**Source passage**

Studio album by Kayo Dot
- Released: October 21, 2003
- Recorded: April 2002 – June 2003 at Zing Recording Studio in Westfield, Massachusetts, United States
- Genre: Avant-garde metal; post-metal; chamber rock; black metal;
- Length: 55:59
- Label: Tzadik Records
- Producer: Toby Driver, John Zorn, Kazunori Sugiyama

Kayo Dot chronology
|  | Choirs of the Eye (2003) | Dowsing Anemone with Copper Tongue (2006) |

= Choirs of the Eye =

Choirs of the Eye is the debut studio album by American avant-garde metal band Kayo Dot, released on Tzadik Records in 2003. It was released shortly after the breakup of maudlin of the Well, with the band consisting of several members from the former band as well as guest performers who are friends of band members. The album is titled after a lyric from the maudlin of the Well song "Blight of River-Systems", on My Fruit Psychobells...A Seed Combustible. SputnikMusic voted it as one of the best metal albums of the 2000s. The group performed the entire album in 2010 to two sold out nights in Brooklyn, New York.

**Extracted information**
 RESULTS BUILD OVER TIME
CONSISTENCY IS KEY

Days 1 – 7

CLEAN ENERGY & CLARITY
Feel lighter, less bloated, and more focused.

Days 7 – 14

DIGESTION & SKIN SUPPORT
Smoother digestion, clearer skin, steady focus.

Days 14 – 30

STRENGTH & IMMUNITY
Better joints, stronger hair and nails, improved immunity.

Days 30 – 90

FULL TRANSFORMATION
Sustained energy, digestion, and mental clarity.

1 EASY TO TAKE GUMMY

**Study questions**
a – Print the stretch from "Choirs of the Eye is" through "Brooklyn, New York." in the Choirs of the Eye article, copied word for word.
b – Carry on the Choirs of the Eye article from the point where it stops.

**Outputs by task**
a –
Choirs of the Eye is the debut studio album by American avant-garde metal band Kayo Dot, released on Tzadik Records in 2003. It was released shortly after the breakup of maudlin of the Well, with the band consisting of several members from the former band as well as guest performers who are friends of band members. The album is titled after a lyric from the maudlin of the Well song "Blight of River-Systems", on My Fruit Psychobells...A Seed Combustible. SputnikMusic voted it as one of the best metal albums of the 2000s. The group performed the entire album in 2010 to two sold out nights in Brooklyn, New York.

b –
Professional ratings
Review scores
| Source | Rating |
| AllMusic |  |

==Style==
Choirs of the Eye blends aspects of experimental metal, post-rock, art rock, jazz, and modern composition, with long, predominantly instrumental, through-composed songs. Additionally, the album continues maudlin of the Well's unorthodox fusion of common metal and rock instrumentation with woodwinds, brass, and strings, with the intention of helping the electric guitar, drum kit, and electric bass to become part of the lexicon of modern classical music. These features helped entice John Zorn to sign the band and distribute the album on his Tzadik label as the first full band in its 'Composer Series'.

==Lyrics==
The lyrics were written by Jason Byron, longtime collaborator of band leader and main composer Toby Driver, who also wrote for maudlin of the Well. Byron would listen to the instrumental compositions and match lyrics accordingly, which were usually written previously and independently. In some cases, entire stanzas were unable to fit in the song structures, which led to some instances of alternative sound creation and recording methods; the song "The Antique," for example, features a sound recording of an antique Polaroid camera as it snaps a photo of an unused lyric stanza, thereby making the camera 'speak' the unused words. The lyrics are not published in the album's liner notes.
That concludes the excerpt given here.